There might be some kind of mainstream future for the blockchain, but it eats up so much computational electricity that it might not ever pay to use it.

Normal “fiat” currencies don’t last forever either.  In Belgrade they’ve had, like, ten or twelve in the last hundred years.

What was your reaction to the Wikileaks revelations via Julian Assange?

Assange is a political extremist, but when the straights started freaking out about him, he took on martyr status really fast and deployed it effectively.  You don’t have to be good-hearted to be an effective politician.  Assange is an operator.  The planet’s jails are full of would-be Assange’s and he’s not in one. So I give him credit.

However, I give more credit to Birgitta Jonsdottir. She’s much less alienatingly weird and hostile than Assange, and can actually win elections as a public politician.  I would loan Birgitta my house keys, and she can crash on my couch any day, but I wouldn’t send Assange out of the Ecuadorian Embassy for a pack of cigarettes.  He’s a crank.

As for the documents actually revealed in Wikileaks, they’re embarrassing, but not all that surprising.  All diplomats talk and act like that.  Ambassadors lie, scheme and double-deal because that’s what they’re paid for.  They look squeaky-clean compared to the likes of JTRIG and TAO in the Snowden documents.

How do you feel about the government using drones for military purposes? Is there a drone war coming up? What do you think about drones in general?

There are already drone wars.  Drones are technically cute, but militarily drones suck as instruments of state power.  There are killer drones all over the place now, but nobody under a drone does what the drone owners want them to do.  Drones don’t create any effective world order, because spy gizmos in the sky don’t enforce military domination and a monopoly of armed force.  Drones are basically land mines with wings.

Is there a certain way that define politically? Do you think that the censorship of free speech and political correctness has gone too far on the Left?

There’s always somebody in any political movement who goes too far.  The Left and the Right will never enforce their idea of propriety on their  opponents.  They can troll and embarrass each other by highlighting each other’s lunatics, but that nitpicking doesn’t win public policy debates.

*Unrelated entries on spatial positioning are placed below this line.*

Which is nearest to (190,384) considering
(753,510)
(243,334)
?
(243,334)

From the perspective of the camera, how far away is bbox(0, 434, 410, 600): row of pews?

With that said, I’ve lived in former Comintern countries, so I know what militant leftist political correctness actually does in reality.  It’s got nothing to do with SJW’s sobbing over transgender rights and everything to do with having your door kicked in with KGB jackboots at four in the morning.

The American Left is way into “de-platforming” now, but the real deal is when the Leninist Red Terror shows up in White Czarville and drops eighty guys at once off some big wooden platform with hemp nooses around their necks.  So all the keyboard-tapping, penny-ante troll stuff — I’ve been to Srebrenica, okay?  Eight thousand men and boys liquidated by machine guns by a militia in a derelict chemical plant.  They’re in graves.

Not because they were Communists — because they’d all BEEN Communists. They’d been really correct and multiethnic and meek for forty years, and then Mr Correctness, Marshal Tito, dropped dead. So Mr Personality Cult didn’t correct them anymore, and they were so used to toeing the boss’s ideological line that they didn’t know how to live together.

The Left is always gonna be “correct,” it’s who they are, were, and will be, but when the Right starts getting into the very same pitch: “I’m Conservative, You’re a RINO,” and “Gasp: you used that fatal a-word ‘Amnesty,'” it shows that the vice is contagious.

I’m a ’70s punk. I’m into samizdat, free information, and knowing things you’re not supposed to know.  I loathe censorship.  I like the lunatics right out in the open where I can keep an eye on ’em.

Is there anything else that you would like to say to the readers of Trigger Warning?

Well, Trigger Warning, I pay attention to you, but I’m not your pal. I do know where you’re coming from. I know plenty about the pals in other countries that you don’t yet know you have.